Человек, который так мало беспокоился о мелких или сентиментальных обидах, вряд ли мог быть очень внимателен к чувствам других в обычном общении. Он не мог понять, как сарказм или выговор могут сделать кого-то по-настоящему несчастным. «Мой дорогой доктор, — сказал он Голдсмиту, — какой вред человеку от того, что его называют Олоферном?» «Пустяки, сударыня, — воскликнул он, обращаясь к миссис Картер, — кому стало хуже от того, что о нем говорят недоброжелательно?» Вежливость была хорошо определена как доброжелательность в мелочах. Джонсон был невежлив не потому, что ему не хватало доброжелательности, а потому, что мелочи казались ему меньшими, чем людям, которые никогда не знали, что значит жить на четыре пенса с полтиной в день.
§
ЗАДАНИЕ:
Дословно выпишите из текста о Джонсоне отрывок от слов «Человек, который так» до слов «полтиной в день.» включительно.

СОДЕРЖИМОЕ НАБОРА ДАННЫХ:
§
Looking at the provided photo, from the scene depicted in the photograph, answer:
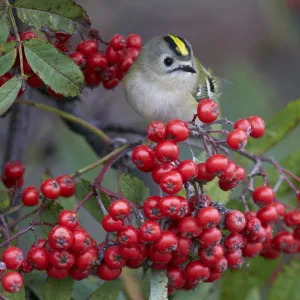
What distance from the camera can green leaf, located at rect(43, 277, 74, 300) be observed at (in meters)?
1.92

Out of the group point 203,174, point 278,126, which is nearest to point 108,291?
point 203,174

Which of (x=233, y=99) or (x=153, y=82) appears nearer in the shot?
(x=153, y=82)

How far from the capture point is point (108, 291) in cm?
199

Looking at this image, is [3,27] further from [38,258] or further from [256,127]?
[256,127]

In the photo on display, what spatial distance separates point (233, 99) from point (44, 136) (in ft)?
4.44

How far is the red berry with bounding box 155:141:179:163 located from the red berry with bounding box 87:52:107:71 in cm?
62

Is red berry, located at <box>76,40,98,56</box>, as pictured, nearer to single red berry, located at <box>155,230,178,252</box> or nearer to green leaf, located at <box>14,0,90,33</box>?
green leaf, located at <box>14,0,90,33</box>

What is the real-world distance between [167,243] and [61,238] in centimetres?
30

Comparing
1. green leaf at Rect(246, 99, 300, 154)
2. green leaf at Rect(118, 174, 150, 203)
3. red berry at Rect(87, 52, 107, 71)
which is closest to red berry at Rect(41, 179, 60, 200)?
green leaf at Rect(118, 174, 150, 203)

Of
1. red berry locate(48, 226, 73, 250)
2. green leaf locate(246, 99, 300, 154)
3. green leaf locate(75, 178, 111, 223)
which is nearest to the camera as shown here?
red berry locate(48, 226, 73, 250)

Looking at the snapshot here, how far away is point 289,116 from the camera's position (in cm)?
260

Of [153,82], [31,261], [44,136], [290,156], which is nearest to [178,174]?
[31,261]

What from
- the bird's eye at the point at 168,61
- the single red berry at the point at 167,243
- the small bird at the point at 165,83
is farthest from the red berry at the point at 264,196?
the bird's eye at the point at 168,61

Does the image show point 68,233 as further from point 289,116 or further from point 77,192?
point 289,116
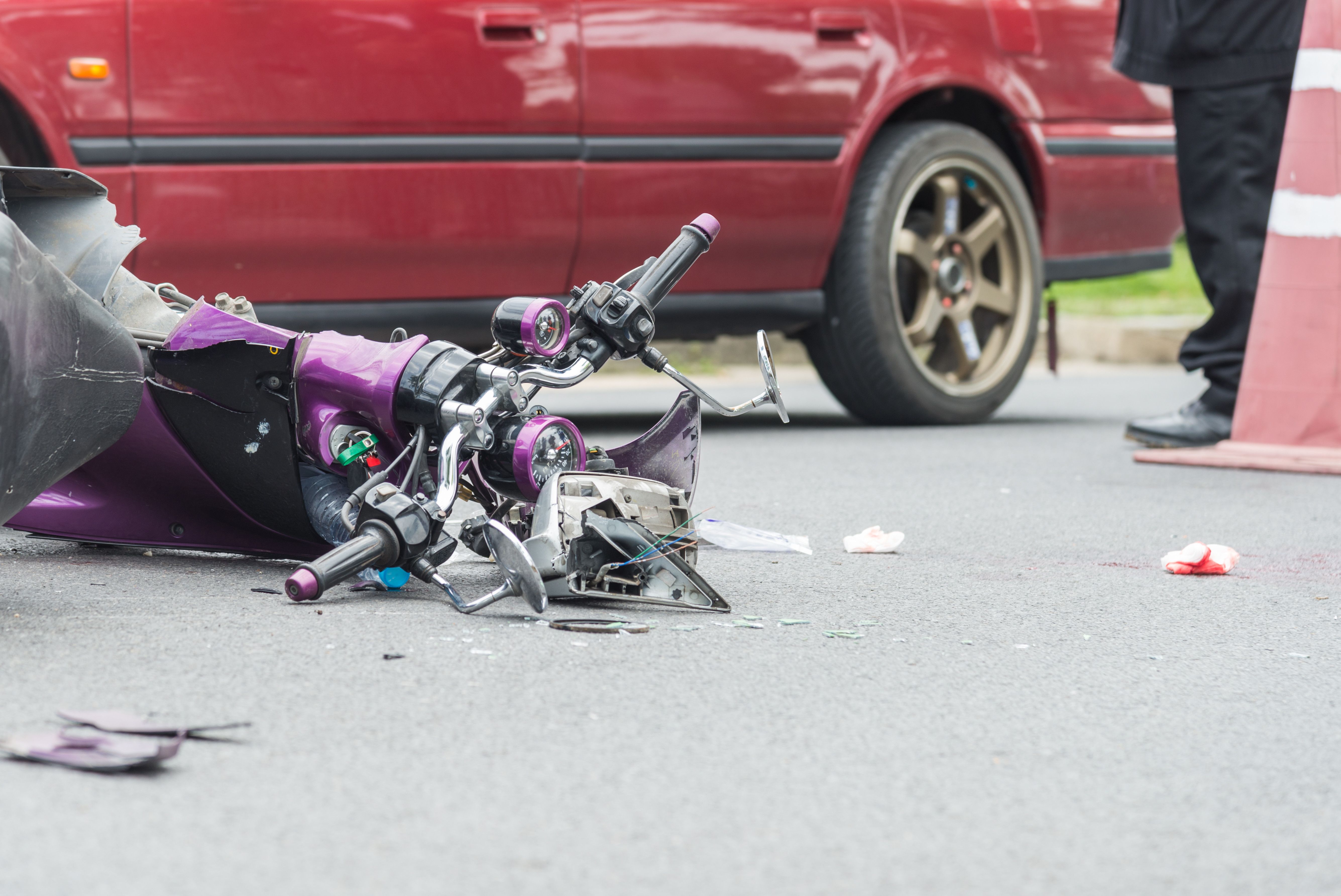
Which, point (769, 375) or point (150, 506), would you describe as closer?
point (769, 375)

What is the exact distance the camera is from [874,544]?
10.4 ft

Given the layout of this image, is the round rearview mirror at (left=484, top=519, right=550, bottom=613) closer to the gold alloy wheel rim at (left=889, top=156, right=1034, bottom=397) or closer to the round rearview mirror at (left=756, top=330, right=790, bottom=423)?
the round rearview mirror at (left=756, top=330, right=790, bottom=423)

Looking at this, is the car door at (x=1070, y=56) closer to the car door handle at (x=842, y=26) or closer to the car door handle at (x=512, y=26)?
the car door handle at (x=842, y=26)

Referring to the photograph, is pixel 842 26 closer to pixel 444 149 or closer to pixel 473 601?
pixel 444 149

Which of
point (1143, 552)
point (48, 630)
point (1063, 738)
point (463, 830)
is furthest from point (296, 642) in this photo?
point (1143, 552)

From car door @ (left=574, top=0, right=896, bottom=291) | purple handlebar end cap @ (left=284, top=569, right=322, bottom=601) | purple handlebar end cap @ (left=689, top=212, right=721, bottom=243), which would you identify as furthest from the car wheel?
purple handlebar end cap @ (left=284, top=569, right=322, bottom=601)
§
РЕЗУЛЬТАТ:
Человек, который так мало беспокоился о мелких или сентиментальных обидах, вряд ли мог быть очень внимателен к чувствам других в обычном общении. Он не мог понять, как сарказм или выговор могут сделать кого-то по-настоящему несчастным. «Мой дорогой доктор, — сказал он Голдсмиту, — какой вред человеку от того, что его называют Олоферном?» «Пустяки, сударыня, — воскликнул он, обращаясь к миссис Картер, — кому стало хуже от того, что о нем говорят недоброжелательно?» Вежливость была хорошо определена как доброжелательность в мелочах. Джонсон был невежлив не потому, что ему не хватало доброжелательности, а потому, что мелочи казались ему меньшими, чем людям, которые никогда не знали, что значит жить на четыре пенса с полтиной в день.